Variational Information Bottleneck for Effective Low-Resource
Fine-Tuning
- URL: http://arxiv.org/abs/2106.05469v1
- Date: Thu, 10 Jun 2021 03:08:13 GMT
- Title: Variational Information Bottleneck for Effective Low-Resource
Fine-Tuning
- Authors: Rabeeh Karimi Mahabadi, Yonatan Belinkov, James Henderson
- Abstract summary: We propose to use Variational Information Bottleneck (VIB) to suppress irrelevant features when fine-tuning on low-resource target tasks.
We show that our VIB model finds sentence representations that are more robust to biases in natural language inference datasets.

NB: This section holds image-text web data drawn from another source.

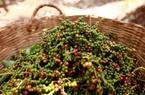 Giá nông sản hôm nay 26/3: Giá tiêu tiếp đà tăng, chạm mốc 75 triệu đồng/tấn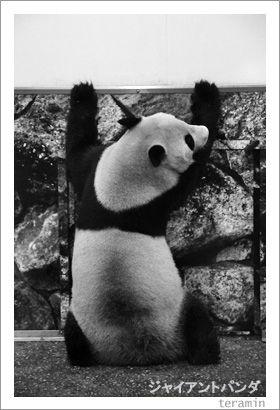 ジャイアントパンダ 写真4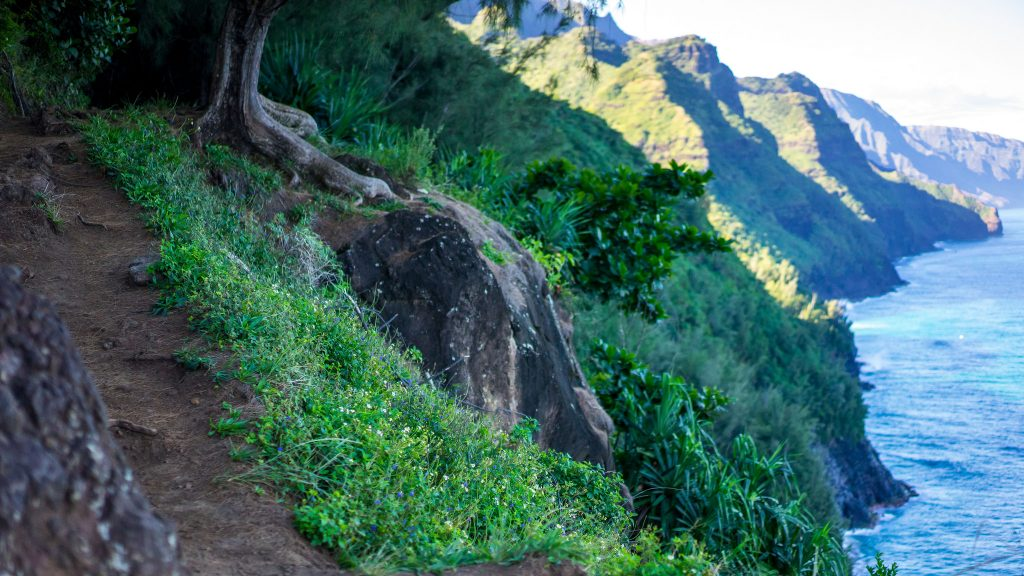 trail places hike kalalau near hikes epic squatch states dylan cc flickr noodles beef commons creative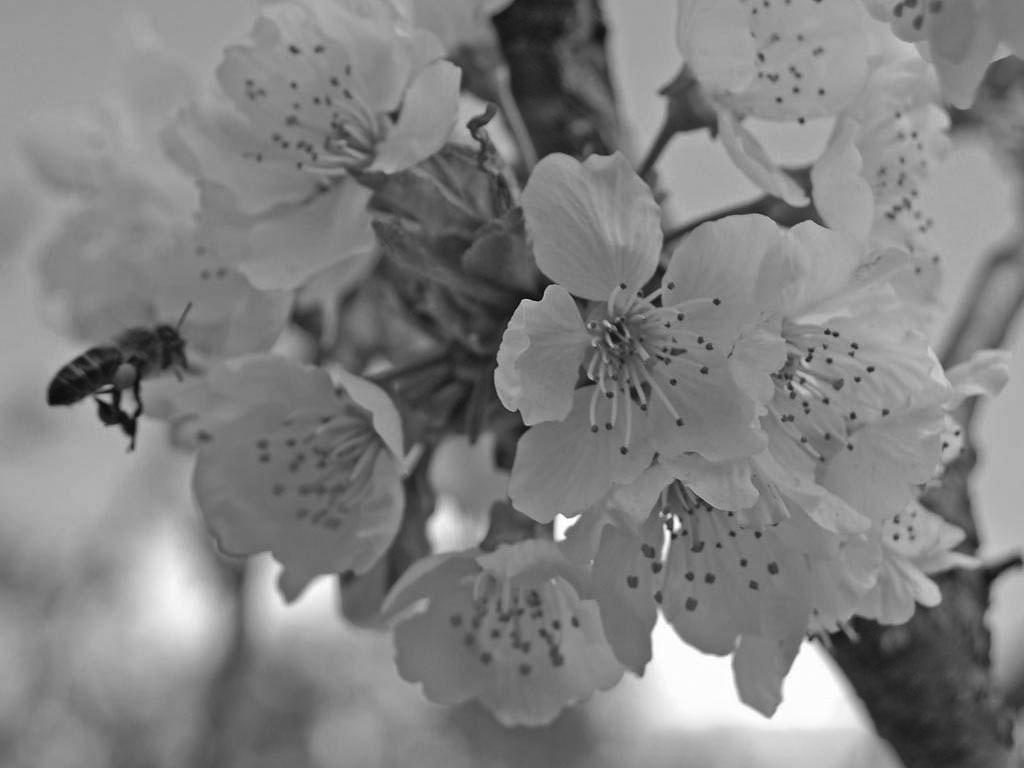 Cvety cheremuhi1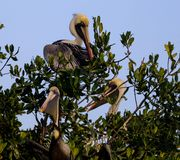 3 angry looking Pelicans in a tree. Pelicans are a genus of large water birds that make up the family Pelecanidae. They are characterised by a long beak and a stock photos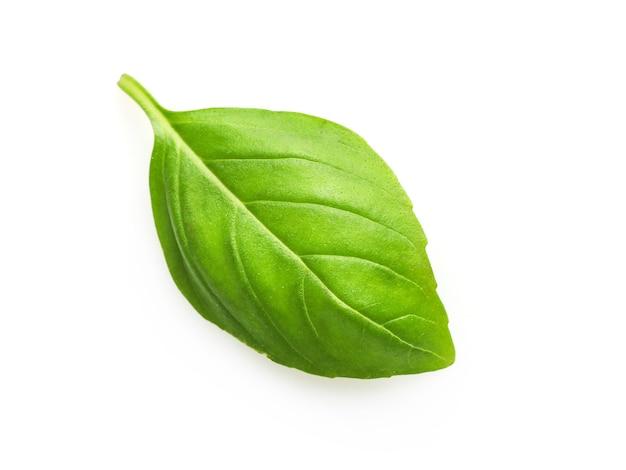 Single fresh basil leaf isolated on white.
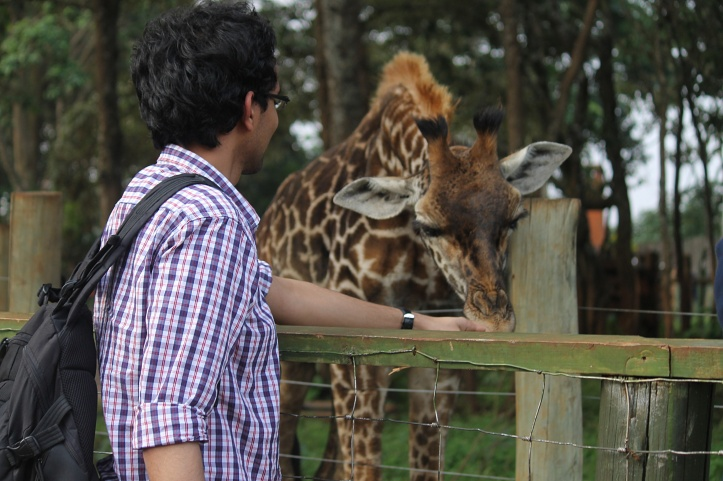 Giraffe.. Yayy!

- Score: 40.66716433803935
- License: http://arxiv.org/licenses/nonexclusive-distrib/1.0/
- Abstract: While large-scale pretrained language models have obtained impressive results
when fine-tuned on a wide variety of tasks, they still often suffer from
overfitting in low-resource scenarios. Since such models are general-purpose
feature extractors, many of these features are inevitably irrelevant for a
given target task. We propose to use Variational Information Bottleneck (VIB)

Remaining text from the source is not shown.